• _Document passage_:
Following on from adopting an Investing Policy, the Company will be required to make an acquisition or acquisitions which constitute a reverse takeover under the AIM Rules or otherwise implement its Investing Policy within 12 months of the General Meeting, failing which the Company's Ordinary Shares would then be suspended from trading on AIM. If the Investing Policy has not been implemented within 18 months of the General Meeting the admission to trading on AIM of the Company's Ordinary Shares would be cancelled and the Directors will convene a general meeting of the Shareholders to consider whether to continue seeking investment opportunities or to wind up the Company and distribute any surplus cash back to Shareholders.

The Directors believe that their broad collective business experience in the areas of acquisitions, accounting, corporate and financial management will assist them in the identification and evaluation of suitable opportunities and will enable the Company to achieve its investing objectives. The Directors may undertake the initial project assessments themselves with additional independent technical advice as they judge may be required. The Company will not have a separate investment manager.

Dividends

The initial focus of the Company will be to achieve capital growth for Shareholders and, therefore, the Company will only consider the payment of dividends as and when it is appropriate to do so. As such, it is not possible at this stage to give an indication of the likely level or timing of any future dividends. To the extent that any dividends are paid they will be paid in accordance with any applicable laws and the regulations to which the Company is subject. The amount of the dividends paid to Shareholders will fluctuate according to the levels of profits earned by the Company and will be dependent on sufficient distributable reserves being available to the Company.

Board

The Board consists of the Independent Director, James Mellon, as Executive Chairman, and Denham Eke, as Chief Executive Officer. While there is no present intention to alter the composition of the Board, its composition is kept under constant review to ensure that it has the correct balance of experience and knowledge to support its objectives.

General Meeting

Completion of the Disposal and approval of the Investing Policy is conditional upon the passing of the Resolutions at the General Meeting, to be held at The Claremont Hotel 18/19 Loch Promenade, Douglas, Isle of Man at 10.30am on 30 July 2013, at which the Resolutions will be proposed.

• _Set of tasks_:
[a] Extract everything in the company circular from "The Board consists" down to "support its objectives.", word for word.
[b] Condense the company circular's paragraph beginning "The initial focus of the Company" into a short bulleted list that keeps its main facts.
[c] Please carry the company circular forward from its last sentence.

• _Data lines_:
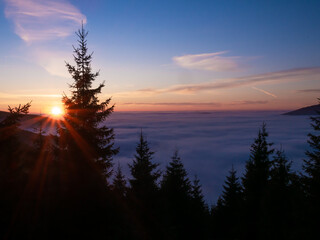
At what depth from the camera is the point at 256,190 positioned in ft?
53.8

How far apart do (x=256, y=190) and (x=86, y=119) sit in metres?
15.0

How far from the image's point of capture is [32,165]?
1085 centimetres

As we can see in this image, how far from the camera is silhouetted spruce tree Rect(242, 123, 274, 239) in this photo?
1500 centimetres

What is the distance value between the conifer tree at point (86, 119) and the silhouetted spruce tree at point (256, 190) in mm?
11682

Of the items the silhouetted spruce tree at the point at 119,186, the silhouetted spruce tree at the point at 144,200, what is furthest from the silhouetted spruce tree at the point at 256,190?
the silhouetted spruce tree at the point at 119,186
--
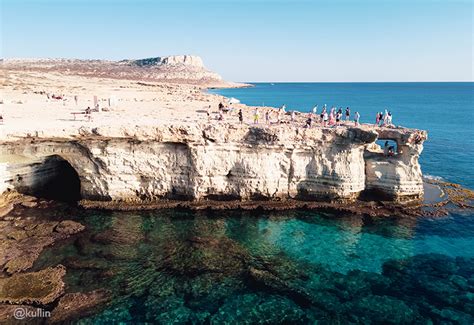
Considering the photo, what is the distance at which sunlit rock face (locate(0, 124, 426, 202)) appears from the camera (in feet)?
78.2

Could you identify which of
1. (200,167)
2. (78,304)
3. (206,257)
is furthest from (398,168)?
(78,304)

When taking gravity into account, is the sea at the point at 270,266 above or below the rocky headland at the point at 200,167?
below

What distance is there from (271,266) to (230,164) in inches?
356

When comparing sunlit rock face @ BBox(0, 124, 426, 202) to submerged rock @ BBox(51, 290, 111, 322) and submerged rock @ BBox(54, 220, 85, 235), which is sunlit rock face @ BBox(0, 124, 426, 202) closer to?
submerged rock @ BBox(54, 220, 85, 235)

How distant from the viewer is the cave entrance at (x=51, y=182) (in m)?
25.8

• _Results for each task_:
[a]
The Board consists of the Independent Director, James Mellon, as Executive Chairman, and Denham Eke, as Chief Executive Officer. While there is no present intention to alter the composition of the Board, its composition is kept under constant review to ensure that it has the correct balance of experience and knowledge to support its objectives.

[b]
- The Company's initial focus is capital growth for Shareholders, so it will consider paying dividends only when appropriate.
- No indication of the likely level or timing of future dividends can be given at this stage.
- Any dividends will be paid in accordance with applicable laws and the regulations the Company is subject to.
- Dividend amounts will fluctuate with the Company's profits and depend on sufficient distributable reserves being available.

[c]
For further information:

Speymill PLC

Denham Eke

Tel +44 (0)1624 640860

Beaumont Cornish Limited (Nominated Adviser)

Roland Cornish

Tel +44 (0)207 628 3396

Appendix A

Unaudited Pro Forma Statement of Net Assets

 
                            Per Audited 
                              Financial                 Pro Forma 
                             Statements   Adjustments   Statement 
                                               (Notes 
                                  (Note         3 and 
                                     2)            4) 
                               GBP 000s      GBP 000s    GBP 000s 
 Non-current Assets 
 Property, plant 
  and equipment                       4             -           4 
 Financial assets 
  at fair value                       1             -           1 
                           ------------  ------------  ---------- 
 Total non-current 
  assets                              5             -           5 
                           ------------  ------------  ---------- 
 
 Current assets 
 Trade and other 
  receivables                       966          (75)         891 
 Investment property             17,885      (17,885)           - 
 Prepayments                         18             -          18 
 Cash and cash 
  equivalents                     1,152         (844)         308 
                           ------------  ------------  ---------- 
 Total current 
  assets                         20,021      (18,804)       1,217 
                           ------------  ------------  ---------- 
 
 Non-current liabilities 
 Shareholders' 
  loan                          (5,722)         4,213     (1,509) 
 Interest bearing 
  loans                        (13,887)        13,887           - 
 Derivative financial 
  instruments                     (971)           971           - 
                           ------------  ------------  ---------- 
 Total non-current 
  liabilities                  (20,580)        19,071     (1,509) 
                           ------------  ------------  ---------- 
 
 Current liabilities 
 Trade and other 
  payables                      (2,342)           339     (2,003) 
 Interest bearing 
  loans                           (187)           187           - 
 Current tax liabilities            (4)             -         (4) 
                           ------------  ------------  ---------- 
 Total current 
  liabilities                   (2,533)           527     (2,007) 
                           ------------  ------------  ---------- 
 
 
 Net (Liabilities) 
  / Assets                      (3,087)           794     (2,293)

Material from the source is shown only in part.